2 minute read

Review of Andrej Karpathy’s X, who is Previously Director of AI @Tesla, founding team @OpenAI

Summary: The Unique Diffusion Path and Impact of LLMs

Historically, technology has followed a top-down diffusion path, spreading from government and military sectors to corporations, and eventually reaching the general public. This progression occurred because early technologies were capital-intensive, rare, and required specialized knowledge to develop and use.

Electricity, Cryptography, Computers, Flight, Internet, GPS, those trends feel very natural. New and powerful technologies are typically scarce, capital-intensive, and require specialized technical expertise in their early stages.

What the LLM is..?

So, the fact that LLM is radically reversing this traditional pattern is so unique and remarkable. While it disproportionately benefits regular people, its impact on corporations and governments is significantly more muted and delayed.
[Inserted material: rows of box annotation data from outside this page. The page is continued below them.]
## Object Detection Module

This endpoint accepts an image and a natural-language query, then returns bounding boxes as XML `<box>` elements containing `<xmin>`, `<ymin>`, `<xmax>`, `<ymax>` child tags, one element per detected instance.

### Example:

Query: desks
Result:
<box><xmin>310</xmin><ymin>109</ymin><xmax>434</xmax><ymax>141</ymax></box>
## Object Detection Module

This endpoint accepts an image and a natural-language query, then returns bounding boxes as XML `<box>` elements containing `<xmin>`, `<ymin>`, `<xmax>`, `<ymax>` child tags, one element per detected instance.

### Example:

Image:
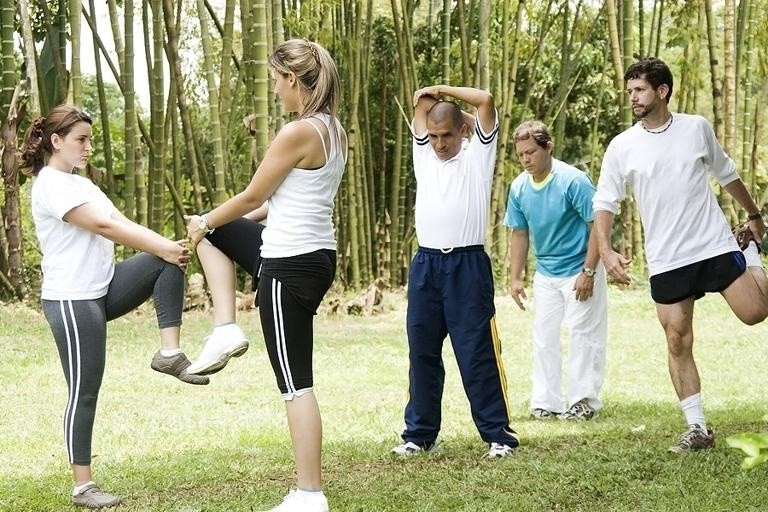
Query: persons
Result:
<box><xmin>589</xmin><ymin>56</ymin><xmax>767</xmax><ymax>457</ymax></box>
<box><xmin>502</xmin><ymin>119</ymin><xmax>608</xmax><ymax>422</ymax></box>
<box><xmin>182</xmin><ymin>38</ymin><xmax>350</xmax><ymax>512</ymax></box>
<box><xmin>389</xmin><ymin>83</ymin><xmax>521</xmax><ymax>463</ymax></box>
<box><xmin>16</xmin><ymin>104</ymin><xmax>210</xmax><ymax>508</ymax></box>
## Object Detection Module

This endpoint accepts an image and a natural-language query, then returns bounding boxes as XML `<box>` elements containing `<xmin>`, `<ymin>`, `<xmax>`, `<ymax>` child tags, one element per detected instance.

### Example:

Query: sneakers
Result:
<box><xmin>667</xmin><ymin>423</ymin><xmax>716</xmax><ymax>455</ymax></box>
<box><xmin>150</xmin><ymin>349</ymin><xmax>210</xmax><ymax>386</ymax></box>
<box><xmin>731</xmin><ymin>217</ymin><xmax>768</xmax><ymax>252</ymax></box>
<box><xmin>71</xmin><ymin>484</ymin><xmax>120</xmax><ymax>508</ymax></box>
<box><xmin>266</xmin><ymin>488</ymin><xmax>329</xmax><ymax>512</ymax></box>
<box><xmin>185</xmin><ymin>323</ymin><xmax>250</xmax><ymax>375</ymax></box>
<box><xmin>528</xmin><ymin>408</ymin><xmax>555</xmax><ymax>420</ymax></box>
<box><xmin>390</xmin><ymin>439</ymin><xmax>441</xmax><ymax>458</ymax></box>
<box><xmin>556</xmin><ymin>402</ymin><xmax>600</xmax><ymax>422</ymax></box>
<box><xmin>480</xmin><ymin>442</ymin><xmax>514</xmax><ymax>461</ymax></box>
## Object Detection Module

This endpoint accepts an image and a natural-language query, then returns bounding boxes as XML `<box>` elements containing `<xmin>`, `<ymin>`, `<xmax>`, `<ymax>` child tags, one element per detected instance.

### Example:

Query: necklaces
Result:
<box><xmin>641</xmin><ymin>111</ymin><xmax>674</xmax><ymax>135</ymax></box>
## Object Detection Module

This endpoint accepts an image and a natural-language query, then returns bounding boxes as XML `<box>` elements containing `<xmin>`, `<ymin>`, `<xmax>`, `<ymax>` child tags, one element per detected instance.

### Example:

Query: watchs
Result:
<box><xmin>197</xmin><ymin>214</ymin><xmax>216</xmax><ymax>235</ymax></box>
<box><xmin>581</xmin><ymin>267</ymin><xmax>596</xmax><ymax>277</ymax></box>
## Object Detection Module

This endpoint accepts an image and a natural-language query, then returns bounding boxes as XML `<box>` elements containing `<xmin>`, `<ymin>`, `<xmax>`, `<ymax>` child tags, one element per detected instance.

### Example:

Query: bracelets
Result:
<box><xmin>747</xmin><ymin>212</ymin><xmax>762</xmax><ymax>221</ymax></box>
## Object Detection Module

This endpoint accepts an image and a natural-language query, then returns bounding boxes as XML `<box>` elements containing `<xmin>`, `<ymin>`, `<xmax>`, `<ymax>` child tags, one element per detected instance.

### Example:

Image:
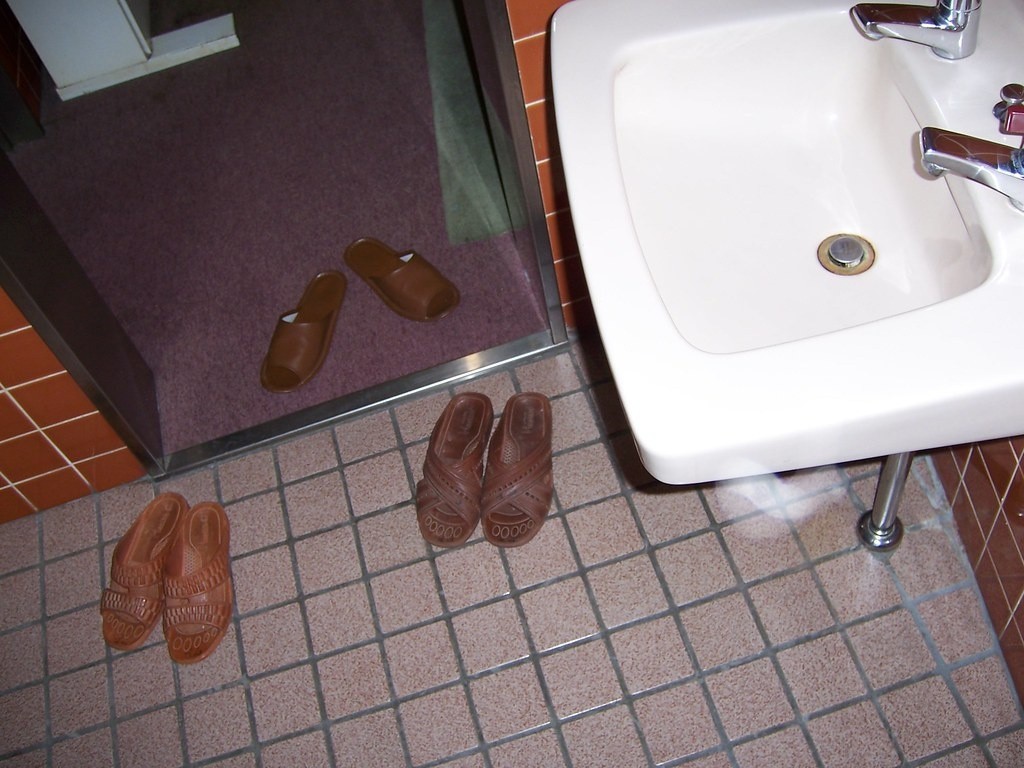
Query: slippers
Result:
<box><xmin>161</xmin><ymin>500</ymin><xmax>231</xmax><ymax>664</ymax></box>
<box><xmin>415</xmin><ymin>390</ymin><xmax>492</xmax><ymax>547</ymax></box>
<box><xmin>483</xmin><ymin>392</ymin><xmax>554</xmax><ymax>547</ymax></box>
<box><xmin>259</xmin><ymin>267</ymin><xmax>345</xmax><ymax>392</ymax></box>
<box><xmin>345</xmin><ymin>237</ymin><xmax>460</xmax><ymax>323</ymax></box>
<box><xmin>98</xmin><ymin>490</ymin><xmax>189</xmax><ymax>650</ymax></box>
The barrier to entry is too low. The models are extremely affordable, even free, fast, and accessible through just a URL. They can even run on local devices. And they understand and communicate in each user’s native language, slang, tone, and even emojis. This is the first time in history that such a large portion of the general public has experienced a technological leap this powerful, this quickly.
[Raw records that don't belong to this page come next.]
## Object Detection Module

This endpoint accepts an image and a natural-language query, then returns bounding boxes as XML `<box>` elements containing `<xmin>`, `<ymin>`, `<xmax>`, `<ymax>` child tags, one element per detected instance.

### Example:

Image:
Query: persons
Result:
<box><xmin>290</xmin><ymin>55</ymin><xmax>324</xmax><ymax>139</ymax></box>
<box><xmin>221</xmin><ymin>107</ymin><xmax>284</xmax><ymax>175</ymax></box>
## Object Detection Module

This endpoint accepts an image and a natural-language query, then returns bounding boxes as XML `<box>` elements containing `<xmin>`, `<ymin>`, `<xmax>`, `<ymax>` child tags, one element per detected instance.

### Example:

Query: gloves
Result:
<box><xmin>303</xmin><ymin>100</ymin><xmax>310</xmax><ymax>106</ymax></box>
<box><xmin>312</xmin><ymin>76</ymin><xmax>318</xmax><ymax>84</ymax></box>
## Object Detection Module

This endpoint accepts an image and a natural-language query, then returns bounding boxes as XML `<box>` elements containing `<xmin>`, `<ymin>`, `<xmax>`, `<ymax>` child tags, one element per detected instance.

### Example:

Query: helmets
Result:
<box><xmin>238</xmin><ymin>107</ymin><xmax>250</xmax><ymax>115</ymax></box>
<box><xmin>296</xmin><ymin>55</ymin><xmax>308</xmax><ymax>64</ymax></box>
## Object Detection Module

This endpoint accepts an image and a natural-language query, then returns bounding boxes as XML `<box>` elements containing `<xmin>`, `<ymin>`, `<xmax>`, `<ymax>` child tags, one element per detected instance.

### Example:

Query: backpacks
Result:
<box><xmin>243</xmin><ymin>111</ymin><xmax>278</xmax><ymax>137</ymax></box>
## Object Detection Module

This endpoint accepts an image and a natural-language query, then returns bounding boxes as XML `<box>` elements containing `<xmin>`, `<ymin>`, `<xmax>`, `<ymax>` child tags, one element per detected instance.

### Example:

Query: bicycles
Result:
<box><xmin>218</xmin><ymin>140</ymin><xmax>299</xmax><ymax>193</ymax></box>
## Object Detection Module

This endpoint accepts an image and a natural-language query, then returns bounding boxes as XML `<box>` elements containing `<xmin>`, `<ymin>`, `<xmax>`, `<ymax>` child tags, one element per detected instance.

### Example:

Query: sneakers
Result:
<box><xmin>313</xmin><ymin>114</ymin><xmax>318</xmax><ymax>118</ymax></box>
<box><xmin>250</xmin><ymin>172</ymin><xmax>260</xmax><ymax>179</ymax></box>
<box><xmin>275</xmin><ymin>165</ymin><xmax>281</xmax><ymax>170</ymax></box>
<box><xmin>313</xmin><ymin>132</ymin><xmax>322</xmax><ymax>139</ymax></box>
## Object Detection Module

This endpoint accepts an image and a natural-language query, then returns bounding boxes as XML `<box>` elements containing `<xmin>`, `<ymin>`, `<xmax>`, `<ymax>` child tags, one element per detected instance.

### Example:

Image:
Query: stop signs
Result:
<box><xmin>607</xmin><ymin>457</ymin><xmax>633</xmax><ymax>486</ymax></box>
So then, why is the benefit so much more limited in the corporate and government sectors?

Why Are Corporations and Governments Slow?

Corporations and governments are surprisingly slow to adopt LLMs, especially compared to individuals. One reason is that LLMs offer broad but surface-level knowledge. For experts, this means they are useful as assistants for helping draft legal clauses, summarize documents, or write boilerplate code but they can not transform the entire capabilities of specialists. On the other hand, individuals with limited domain, low level expertise benefit much more from LLMs’ wide ranging abilities.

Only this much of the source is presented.